Instructions to follow:
Rewrite the lines below as a JSON list of strings, one string per line, skipping blank lines. Leave the pictures out.

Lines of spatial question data
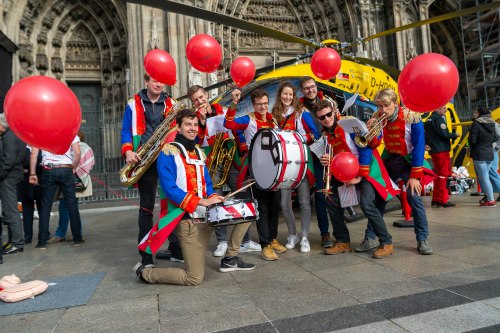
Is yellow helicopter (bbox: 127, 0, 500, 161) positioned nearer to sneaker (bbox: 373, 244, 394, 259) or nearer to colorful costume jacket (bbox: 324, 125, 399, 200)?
colorful costume jacket (bbox: 324, 125, 399, 200)

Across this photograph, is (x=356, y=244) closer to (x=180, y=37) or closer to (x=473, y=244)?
(x=473, y=244)

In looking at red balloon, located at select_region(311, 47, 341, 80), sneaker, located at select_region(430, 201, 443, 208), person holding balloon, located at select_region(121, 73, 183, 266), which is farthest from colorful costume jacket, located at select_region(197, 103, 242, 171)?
sneaker, located at select_region(430, 201, 443, 208)

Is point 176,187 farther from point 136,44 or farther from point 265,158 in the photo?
point 136,44

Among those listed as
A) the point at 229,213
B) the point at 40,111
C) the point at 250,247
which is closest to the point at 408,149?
the point at 250,247

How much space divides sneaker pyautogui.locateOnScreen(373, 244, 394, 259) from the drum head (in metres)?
1.28

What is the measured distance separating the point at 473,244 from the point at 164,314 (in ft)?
11.1

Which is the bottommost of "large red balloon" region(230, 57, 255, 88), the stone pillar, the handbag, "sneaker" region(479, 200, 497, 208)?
"sneaker" region(479, 200, 497, 208)

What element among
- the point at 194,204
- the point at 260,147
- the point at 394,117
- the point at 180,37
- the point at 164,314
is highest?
the point at 180,37

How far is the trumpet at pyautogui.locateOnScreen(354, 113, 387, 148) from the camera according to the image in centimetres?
378

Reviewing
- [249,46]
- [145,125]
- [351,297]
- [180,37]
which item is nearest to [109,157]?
[180,37]

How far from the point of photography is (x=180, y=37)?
1408 cm

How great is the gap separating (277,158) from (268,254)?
1.05 m

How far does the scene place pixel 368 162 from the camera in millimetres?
3902

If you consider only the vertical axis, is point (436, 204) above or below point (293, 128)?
below
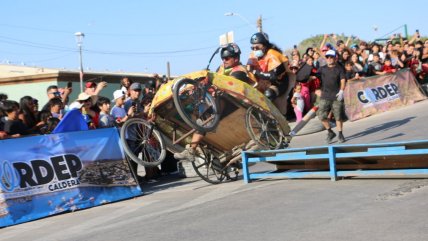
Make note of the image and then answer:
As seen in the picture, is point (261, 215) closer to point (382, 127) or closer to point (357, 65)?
point (382, 127)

Answer to the exercise:
[
  "Is yellow helicopter (bbox: 127, 0, 500, 161) positioned nearer to sneaker (bbox: 373, 244, 394, 259) or nearer to colorful costume jacket (bbox: 324, 125, 399, 200)?",
  "colorful costume jacket (bbox: 324, 125, 399, 200)",
  "Across this photograph, is (x=356, y=244) closer to (x=180, y=37) or closer to (x=473, y=244)?",
  "(x=473, y=244)",
  "In looking at red balloon, located at select_region(311, 47, 341, 80), sneaker, located at select_region(430, 201, 443, 208), person holding balloon, located at select_region(121, 73, 183, 266), which is farthest from colorful costume jacket, located at select_region(197, 103, 242, 171)?",
  "sneaker, located at select_region(430, 201, 443, 208)",
  "Is point 176,187 farther from point 136,44 or farther from point 265,158 in the photo?",
  "point 136,44",
  "Among those listed as",
  "A) the point at 229,213",
  "B) the point at 40,111",
  "C) the point at 250,247",
  "which is closest to the point at 408,149?",
  "the point at 250,247",
  "How much space divides sneaker pyautogui.locateOnScreen(373, 244, 394, 259) from the drum head (in metres)?",
  "1.28",
  "What is the measured distance separating the point at 473,244 from the point at 164,314 (in ft)?",
  "11.1",
  "Which is the bottommost of \"large red balloon\" region(230, 57, 255, 88), the stone pillar, the handbag, \"sneaker\" region(479, 200, 497, 208)?",
  "\"sneaker\" region(479, 200, 497, 208)",
  "What element among",
  "- the point at 194,204",
  "- the point at 260,147",
  "- the point at 394,117",
  "- the point at 180,37",
  "- the point at 164,314",
  "is highest?",
  "the point at 180,37",
  "How far is the trumpet at pyautogui.locateOnScreen(354, 113, 387, 148) from the camera according to the image in centimetres?",
  "378",
  "Reviewing",
  "- [249,46]",
  "- [145,125]",
  "- [351,297]",
  "- [180,37]",
  "which item is nearest to [109,157]?",
  "[180,37]",
  "How far from the point of photography is (x=180, y=37)?",
  "1408 cm",
  "How great is the gap separating (277,158) from (268,254)?",
  "1.05 m",
  "How far does the scene place pixel 368 162 from the camera in millimetres?",
  "3902",
  "If you consider only the vertical axis, is point (436, 204) above or below point (293, 128)?",
  "below",
  "Make note of the image and then answer:",
  "As seen in the picture, is point (261, 215) closer to point (382, 127) or closer to point (357, 65)?",
  "point (382, 127)"
]